* **Фрагмент текста**:
---
В цитированном «Взгляде на старую и новую словесность» А. Бестужев писал: «…Бросим взор на степь русской прозы. Назвав Жуковского и Батюшкова, которые писали… мало…, невольно останавливаешься, дивясь безлюдью сей стороны <…> Слог прозы требует не только знания грамматики языка, но и грамматики разума… От сего-то у нас такое множество стихотворцев (не говорю, поэтов) и почти вовсе нет прозаиков, и как первых можно укорить бледностию мыслей, так последних погрешностями противу языка»[92 - Декабристы. Эстетика и критика. С. 98.].

Здесь два противоречивых суждения. Проза требует «грамматики разума», следовательно, не только языка, но расчета, обдуманного расположения частей, работы над построением большого произведения. И тут же говорится о погрешностях языка как причине отсутствия прозаиков. Так Бестужев оценил собственное творчество: «Исторические повести Марлинского, в которых он, сбросив путы книжного языка, заговорил живым русским наречием, служили дверьми в хоромы полного романа»[93 - Там же. С. 170.].

Опять ни слова о композиции, хотя к этому времени (1833) уже существовали «Повести Белкина» с новым для тогдашней русской прозы опытом компоновки большого произведения. Именно в этой вещи Пушкин окончательно отойдет от опыта стиха и попробует написать прозу на иных, не стиховых (языковых) началах. Не исключено, это имел в виду Б. Эйхенбаум в статье «Путь Пушкина к прозе» (1923).

Выше говорилось, что Жуковский рассматривал «Историю» Карамзина в качестве одной из предпосылок новой русской прозы. Однако другой критик, Н. Полевой, находит в «Истории» явные следы стиховой культуры, косвенно подтвердив справедливость гипотезы Б. Эйхенбаума о пути Пушкина к прозе через стих:

«…Слишком уж приметно в нем желание гармонии, видно усилие искусства, и это усилие вводит Карамзина в утомительное однообразие: применившись к нему, можете даже наперед указывать на его падения риторические, бить такт при чтении…»[94 - Полевой Н. Очерки русской литературы. С. 140.].

Полагают, что «большинство русских романов – авантюрного типа…, что такой роман был наиболее типичным явлением для ХVIII века»[95 - Скипина К. О чувствительной повести // Русская проза. Л.: Academia. 1926. С. 14.].

В узком смысле слова, да. Но это суждение распространимо и на ХIХ век (роман Достоевского), и особенно на ХХ (примеры многочисленны), поскольку «авантюрность» не жанр, а прием (наподобие «оды» и «элегии»). Этим приемом русские авторы пользовались и в ХVIII в. (и первой трети ХIХ), однако, повторяю, он до сих пор в ходу. Его композиционная простота и языковая непритязательность отчасти объясняют причины и популярности этого вида среди читателей, и неприязнь к нему (а заодно и к роману как таковому) тогдашних теоретиков.
---
* **Раздел данных**:

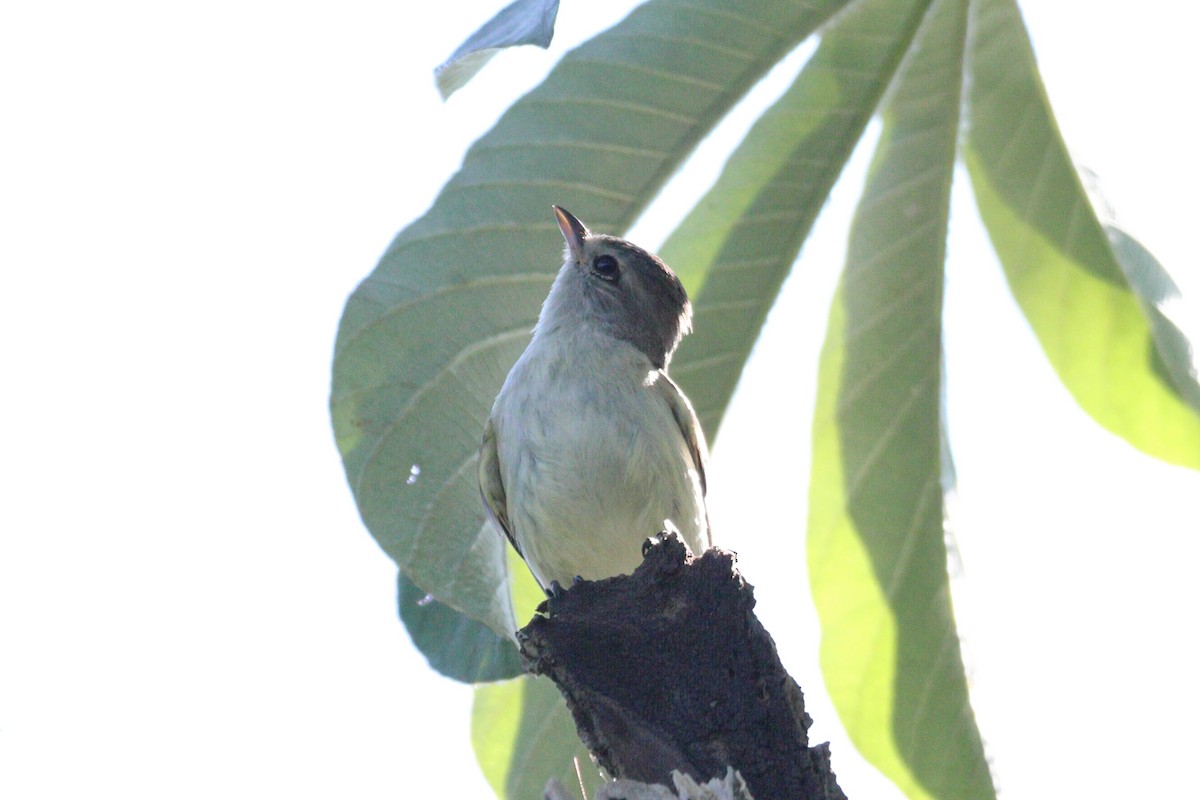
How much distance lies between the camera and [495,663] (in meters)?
3.98

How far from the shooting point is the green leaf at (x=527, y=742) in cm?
---
* **Поставленная задача**: Продолжите фрагмент о становлении русской прозы, начав сразу после его последнего предложения. Приведенный материал для работы не понадобится.

* **Ответ на задание**:
Рядом с ним поэзия считалась образцом высокого искусства, поэтому в ней и только в ней видели источник обновления словесности. Ее развитие от композиционно незамысловатой авантюрной прозы (каков русский роман конца ХVIII – первой трети ХIХ в.), равнодушной к языку, к прозе «языковой», позволяющей избежать забот о композиции (любовная и чувствительная повесть того же времени), а потом к сложной композиции, учитывающей и новый языковый опыт, есть, я думаю, одна из явных закономерностей.

Когда Пушкин писал (в статье 1822 г. «О прозе») знаменитые ныне строки: «Точность и краткость – вот первые достоинства прозы. Она требует мыслей и мыслей – без них блестящие выражения ни к чему не служат. Стихи дело другое…» (5, 10), он, скорее всего, имел в виду, что к прозе идут от стиха, и еще не задумывался над композицией, т. е. над необходимостью плана для создания большой прозаической вещи.

Об этом он станет размышлять через год, принимаясь за «Евгения Онегина». В его «Возражении на статью Кюхельбекера в “Мнемозине”» (1825) сказано: «…Плана нет в оде и не может быть; единый план “Ада” есть уже плод высокого гения. Какой план в Олимпийских одах Пиндара, какой план в “Водопаде”, лучшем произведении Державина?» (5, 25). «Есть высшая смелость: смелость изобретения, создания, где план обширный объемлется творческою мыслию…» (5, 41).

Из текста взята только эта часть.